WHAT YOU WILL DO
Reproduce every row below word for word, leaving out the pictures.

DATA

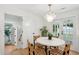 Dining area with modern chairs, a round table, and access to outdoor spaces at 521 Carpenter St, Charleston, SC 29412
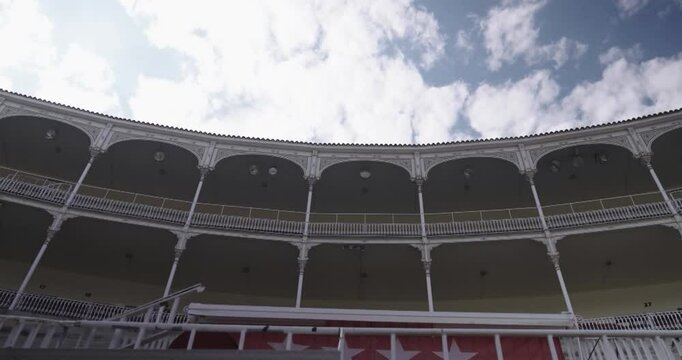 Beautiful general shot of the boxes and stands from inside the Las Ventas bullring in Madrid recorded on a cloudy morning.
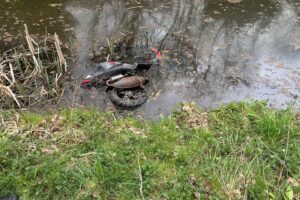 Ein alter Roller schwimmt in einem Teich, Polizei untersucht umweltschädliche Entsorgung.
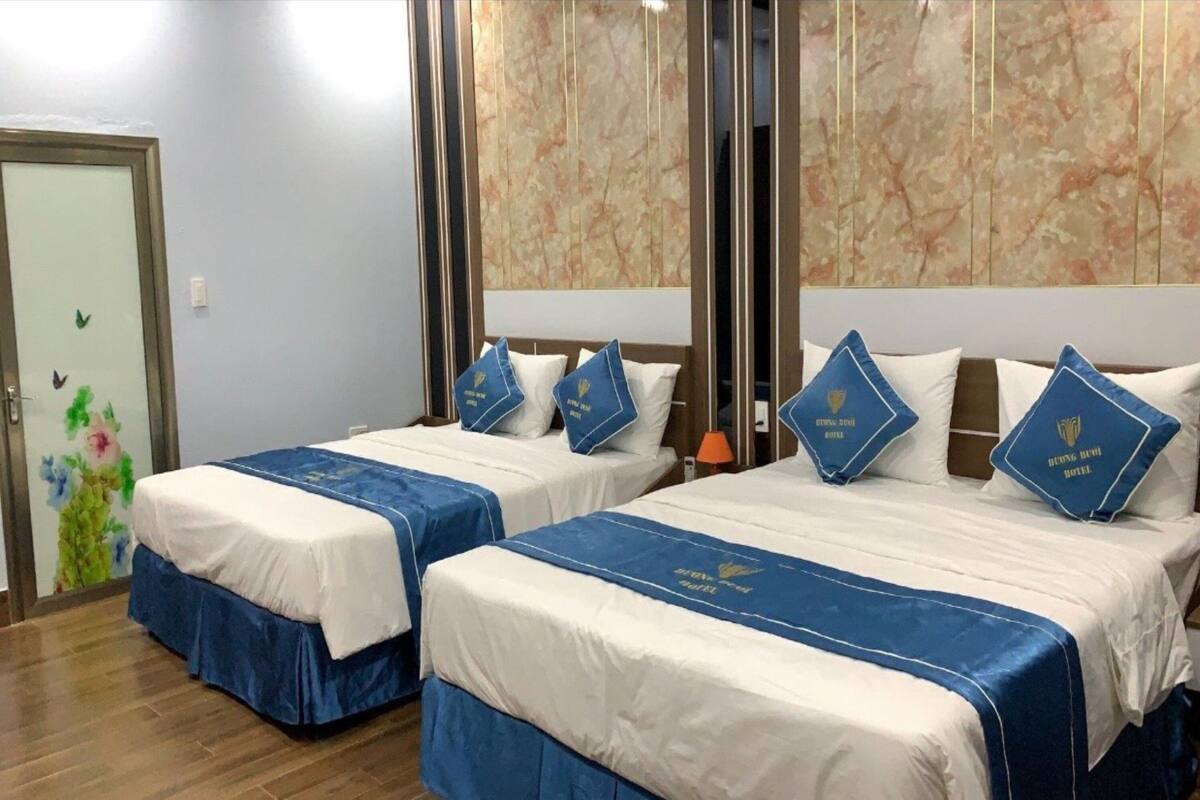 Une chambre d’hôtel avec deux lits, chacun recouvert d’une couverture bleue assortie aux oreillers, et un grand miroir au-dessus des lits.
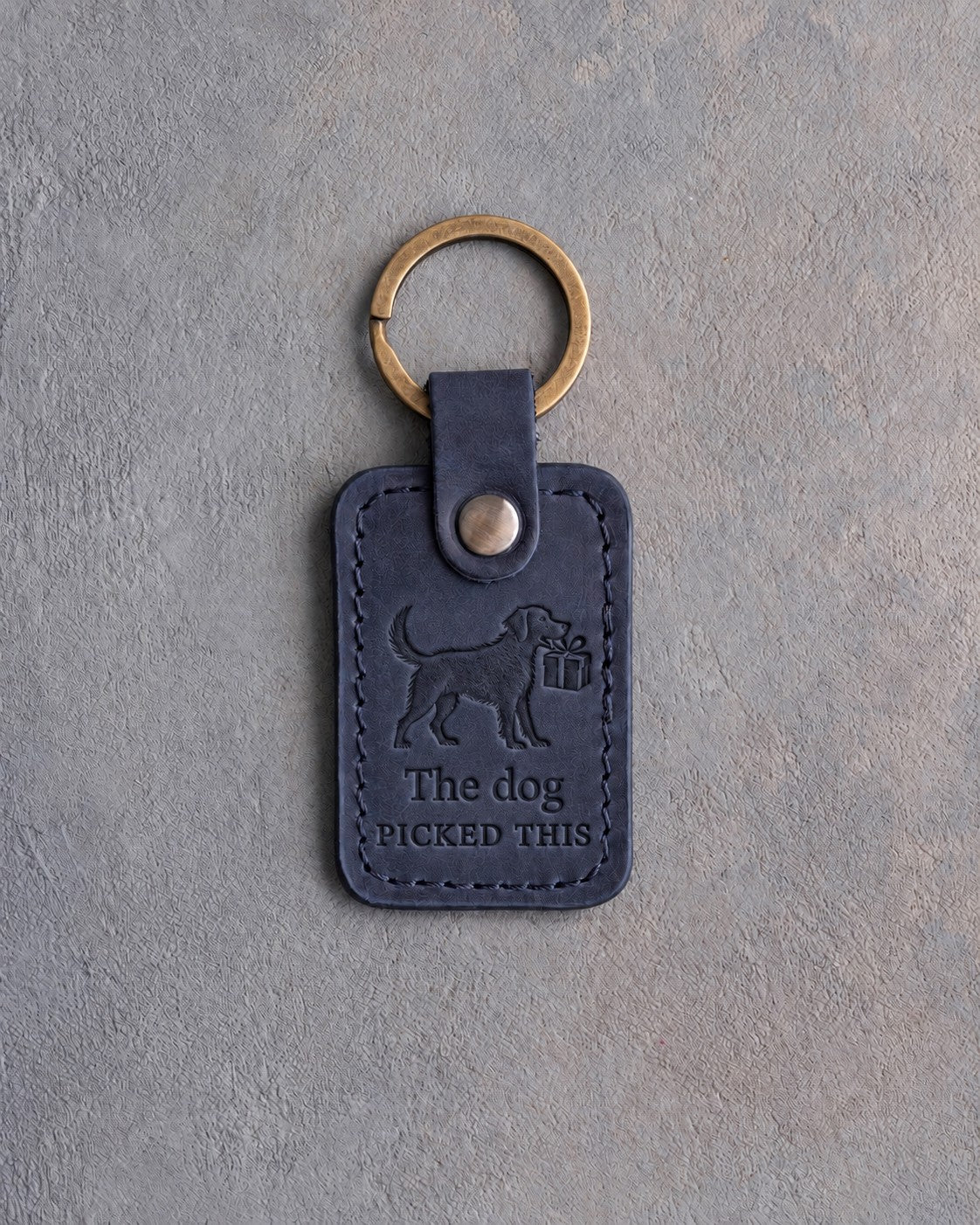 Blueberry navy leather keychain debossed with a dog carrying a wrapped gift above The dog and PICKED THIS, on gray concrete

COMPLETED TASK
 Dining area with modern chairs, a round table, and access to outdoor spaces at 521 Carpenter St, Charleston, SC 29412
 Beautiful general shot of the boxes and stands from inside the Las Ventas bullring in Madrid recorded on a cloudy morning.
 Ein alter Roller schwimmt in einem Teich, Polizei untersucht umweltschädliche Entsorgung.
 Une chambre d’hôtel avec deux lits, chacun recouvert d’une couverture bleue assortie aux oreillers, et un grand miroir au-dessus des lits.
 Blueberry navy leather keychain debossed with a dog carrying a wrapped gift above The dog and PICKED THIS, on gray concrete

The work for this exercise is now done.